Learning from rewards of a lot of high-fives and hugs, Merri Heberlein says the kids are a work in progress. “They’re growing in such huge ways every day,” she says. “But it’s not always visible from the outside world perspective. As home parents and part of their team, we can see the little things that are adding up to be big changes.”

The Heberleins have been foster parents since 2005 and have been with Coyote Hill since 2012. They first began volunteering, but the more involved they got with Coyote Hill, the more Heberlein says she knew God was calling them to be there.

Heberlein stresses the importance of Coyote Hill’s purpose of providing a normal family experience for the kids, just like a normal family of brothers, sisters, a mom and a dad.

“That’s a lot of our goal, to help the kids feel as normal as possible despite their stressful situations,” she says.

 

Community hands on deck

Just like any family, juggling the kid’s day-to-day activities takes an army. Luckily at Coyote Hill, volunteers work alongside the home parents every day to help tutor the children in mathematics and reading and finish their daily homework.

“They are directly impacting that child’s education,” Development Director Kari Hopkins says.

Volunteers can also become mentors to children, mentors who befriend a child to build them up and encourage them in everything that they are learning at their home and at school, Hopkins says.

“We have had one mentor who continued her mentorship for three-plus years,” she says. “She was able to be with her mentee throughout a move to a cousin’s home and eventually be adopted. I think it made all the difference in the little girl to have her mentor there.”

Larger groups of volunteers are also welcomed. Maintaining the Coyote Hill grounds, which includes jungle gyms, swing sets, two fishing lakes, a beach with a swimming area and mountain biking and walking trails, is really important to keep it a beautiful place to grow, Hopkins says. In April, 50 University of Missouri Chi Alpha members spent an afternoon serving Coyote Hill’s needs.

Questions about scene geometry:

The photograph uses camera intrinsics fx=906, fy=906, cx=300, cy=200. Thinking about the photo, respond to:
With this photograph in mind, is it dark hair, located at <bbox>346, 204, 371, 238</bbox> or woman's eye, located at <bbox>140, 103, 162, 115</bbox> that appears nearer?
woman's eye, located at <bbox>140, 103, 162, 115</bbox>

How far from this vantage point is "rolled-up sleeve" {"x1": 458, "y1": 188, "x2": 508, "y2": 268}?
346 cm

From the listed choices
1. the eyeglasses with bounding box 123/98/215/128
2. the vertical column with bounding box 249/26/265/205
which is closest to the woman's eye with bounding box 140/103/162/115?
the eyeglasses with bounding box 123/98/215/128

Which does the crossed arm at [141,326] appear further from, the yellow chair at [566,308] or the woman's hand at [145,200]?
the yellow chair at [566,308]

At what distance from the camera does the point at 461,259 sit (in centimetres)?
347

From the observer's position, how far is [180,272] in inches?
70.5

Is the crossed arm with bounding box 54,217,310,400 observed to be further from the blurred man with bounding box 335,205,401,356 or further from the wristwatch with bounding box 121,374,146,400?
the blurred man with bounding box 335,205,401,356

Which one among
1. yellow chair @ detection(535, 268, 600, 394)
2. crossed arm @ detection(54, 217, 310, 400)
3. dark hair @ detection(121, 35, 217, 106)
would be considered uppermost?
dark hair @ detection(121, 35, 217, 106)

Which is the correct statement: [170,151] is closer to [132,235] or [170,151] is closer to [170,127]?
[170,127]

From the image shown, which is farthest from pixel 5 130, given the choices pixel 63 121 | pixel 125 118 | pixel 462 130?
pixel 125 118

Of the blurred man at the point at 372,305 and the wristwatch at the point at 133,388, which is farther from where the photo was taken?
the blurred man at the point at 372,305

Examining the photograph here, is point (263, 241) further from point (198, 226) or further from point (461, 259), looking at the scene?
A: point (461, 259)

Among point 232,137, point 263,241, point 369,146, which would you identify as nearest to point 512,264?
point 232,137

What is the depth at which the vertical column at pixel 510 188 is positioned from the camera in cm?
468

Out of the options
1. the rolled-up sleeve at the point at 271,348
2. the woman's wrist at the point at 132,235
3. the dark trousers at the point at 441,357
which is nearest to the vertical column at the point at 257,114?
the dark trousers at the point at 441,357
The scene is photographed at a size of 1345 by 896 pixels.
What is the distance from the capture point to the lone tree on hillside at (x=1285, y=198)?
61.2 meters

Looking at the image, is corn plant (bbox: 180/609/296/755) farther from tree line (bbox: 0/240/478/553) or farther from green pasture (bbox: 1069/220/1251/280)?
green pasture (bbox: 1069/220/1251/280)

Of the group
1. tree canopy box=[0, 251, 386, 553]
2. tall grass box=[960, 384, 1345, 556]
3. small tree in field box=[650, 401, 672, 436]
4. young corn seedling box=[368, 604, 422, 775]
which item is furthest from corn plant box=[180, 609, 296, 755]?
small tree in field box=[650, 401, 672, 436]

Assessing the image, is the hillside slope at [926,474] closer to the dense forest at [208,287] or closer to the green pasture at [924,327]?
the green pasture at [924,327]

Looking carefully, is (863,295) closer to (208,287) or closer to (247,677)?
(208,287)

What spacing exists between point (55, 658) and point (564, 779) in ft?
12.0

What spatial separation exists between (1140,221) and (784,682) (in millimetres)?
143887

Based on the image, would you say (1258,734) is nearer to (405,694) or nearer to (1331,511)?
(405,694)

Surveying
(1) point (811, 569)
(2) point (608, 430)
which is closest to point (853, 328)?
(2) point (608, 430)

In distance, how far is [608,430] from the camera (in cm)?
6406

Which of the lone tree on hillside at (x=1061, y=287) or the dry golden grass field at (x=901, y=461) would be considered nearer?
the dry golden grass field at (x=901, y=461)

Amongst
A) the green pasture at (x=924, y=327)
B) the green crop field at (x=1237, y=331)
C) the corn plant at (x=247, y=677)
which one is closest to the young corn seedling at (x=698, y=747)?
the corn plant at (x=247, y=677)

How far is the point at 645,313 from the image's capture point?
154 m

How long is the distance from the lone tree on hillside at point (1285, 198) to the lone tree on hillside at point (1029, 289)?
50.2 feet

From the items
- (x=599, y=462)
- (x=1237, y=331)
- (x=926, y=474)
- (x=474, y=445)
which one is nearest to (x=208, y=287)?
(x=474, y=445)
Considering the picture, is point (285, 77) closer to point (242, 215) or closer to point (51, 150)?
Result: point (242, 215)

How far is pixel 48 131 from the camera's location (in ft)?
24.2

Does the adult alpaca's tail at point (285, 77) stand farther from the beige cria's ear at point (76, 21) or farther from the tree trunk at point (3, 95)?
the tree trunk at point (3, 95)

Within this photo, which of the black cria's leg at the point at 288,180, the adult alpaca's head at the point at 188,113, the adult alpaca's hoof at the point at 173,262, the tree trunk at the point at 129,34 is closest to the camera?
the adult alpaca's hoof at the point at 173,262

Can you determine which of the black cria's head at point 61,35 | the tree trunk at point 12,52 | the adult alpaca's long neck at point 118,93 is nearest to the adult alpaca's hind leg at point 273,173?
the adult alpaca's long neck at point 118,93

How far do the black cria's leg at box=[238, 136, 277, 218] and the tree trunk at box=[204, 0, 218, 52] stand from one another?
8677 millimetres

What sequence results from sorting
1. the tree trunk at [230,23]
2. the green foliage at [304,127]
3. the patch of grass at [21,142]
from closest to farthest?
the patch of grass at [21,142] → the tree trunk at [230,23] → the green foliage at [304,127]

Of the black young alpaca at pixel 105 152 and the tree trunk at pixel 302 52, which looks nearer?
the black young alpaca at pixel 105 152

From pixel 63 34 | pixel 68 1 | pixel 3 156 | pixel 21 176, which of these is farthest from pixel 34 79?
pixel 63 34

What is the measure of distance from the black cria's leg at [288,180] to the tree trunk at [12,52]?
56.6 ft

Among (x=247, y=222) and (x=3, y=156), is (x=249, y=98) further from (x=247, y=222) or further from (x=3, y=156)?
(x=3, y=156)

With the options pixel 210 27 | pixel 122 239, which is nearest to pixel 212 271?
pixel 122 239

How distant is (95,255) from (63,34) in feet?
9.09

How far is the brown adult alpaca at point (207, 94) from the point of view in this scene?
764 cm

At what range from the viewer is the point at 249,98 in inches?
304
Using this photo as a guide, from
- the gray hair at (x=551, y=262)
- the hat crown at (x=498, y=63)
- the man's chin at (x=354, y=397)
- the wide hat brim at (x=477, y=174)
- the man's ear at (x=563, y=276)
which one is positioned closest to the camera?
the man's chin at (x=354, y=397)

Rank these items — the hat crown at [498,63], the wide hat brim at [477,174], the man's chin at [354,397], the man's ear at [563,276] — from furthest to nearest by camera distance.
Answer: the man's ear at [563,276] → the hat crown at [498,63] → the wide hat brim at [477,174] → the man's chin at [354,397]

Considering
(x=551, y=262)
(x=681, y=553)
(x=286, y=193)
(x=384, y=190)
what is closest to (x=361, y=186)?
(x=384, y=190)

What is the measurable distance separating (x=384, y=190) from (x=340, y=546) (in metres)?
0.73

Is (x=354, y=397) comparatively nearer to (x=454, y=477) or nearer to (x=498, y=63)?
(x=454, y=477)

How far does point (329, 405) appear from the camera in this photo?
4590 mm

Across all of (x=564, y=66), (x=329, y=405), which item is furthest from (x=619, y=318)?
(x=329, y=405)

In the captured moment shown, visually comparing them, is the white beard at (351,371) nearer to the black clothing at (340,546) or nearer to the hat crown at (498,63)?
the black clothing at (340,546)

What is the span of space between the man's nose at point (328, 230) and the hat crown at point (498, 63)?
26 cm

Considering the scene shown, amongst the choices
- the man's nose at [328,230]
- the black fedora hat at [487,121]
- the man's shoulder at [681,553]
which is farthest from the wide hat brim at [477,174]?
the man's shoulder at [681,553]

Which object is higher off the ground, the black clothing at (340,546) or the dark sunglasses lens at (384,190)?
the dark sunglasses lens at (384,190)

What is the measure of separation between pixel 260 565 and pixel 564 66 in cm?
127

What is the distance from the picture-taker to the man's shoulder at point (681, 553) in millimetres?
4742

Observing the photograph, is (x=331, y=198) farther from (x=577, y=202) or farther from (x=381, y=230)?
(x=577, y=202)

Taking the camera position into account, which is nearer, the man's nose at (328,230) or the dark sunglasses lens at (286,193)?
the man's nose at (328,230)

### REQUIRED ACTIONS
1) Using the Coyote Hill text above, answer:
(a) Since what year have the Heberleins been foster parents?
(b) In which two subjects do volunteers tutor the children?
(c) How many University of Missouri Chi Alpha members spent an April afternoon serving Coyote Hill?
2) Retype the stretch of the Coyote Hill text from "Community hands on" through "their daily homework.".
3) Extend the Coyote Hill text, picking up right after its last sentence.

### ANSWERS TO THE PROBLEMS
1)
(a) 2005
(b) Mathematics and reading
(c) 50

2)
Community hands on deck

Just like any family, juggling the kid’s day-to-day activities takes an army. Luckily at Coyote Hill, volunteers work alongside the home parents every day to help tutor the children in mathematics and reading and finish their daily homework.

3)
“We have professional services and professional staff, but we want to make sure our facilities, our homes are also professional,” Hopkins says.

 

Building a legacy

The fourth home on the Coyote Hill property, the Wright Home, was completed in 2011 and was the first home to be handicap accessible, equipped with an elevator, in hopes of serving children with disabilities.

The Atherton Home, Coyote Hill’s newest and fifth home, will be unveiled on Sept. 7.

After the fifth home is complete, McDaniel says they’ll be focusing on much more than continuing to build more homes. He says they will be advancing toward helping broken families.

“We want to be able to minister to families as well,” Atherton says. “We are working with children, so now the questions is: How do we work with families, and how can we do that well?”

Coyote Hill has seen tremendous growth since its inception, but what McDaniel wants the community to understand is that Coyote Hill truly does break the cycle of abuse and neglect, and the kids are growing up to be successes.

“They’re going to be able to go back to the community because of the opportunities that they have had here and give back in a number of ways,” he says. “Everything we invest in their lives today, they will contribute those positive lessons to their own marriages and families in the future.”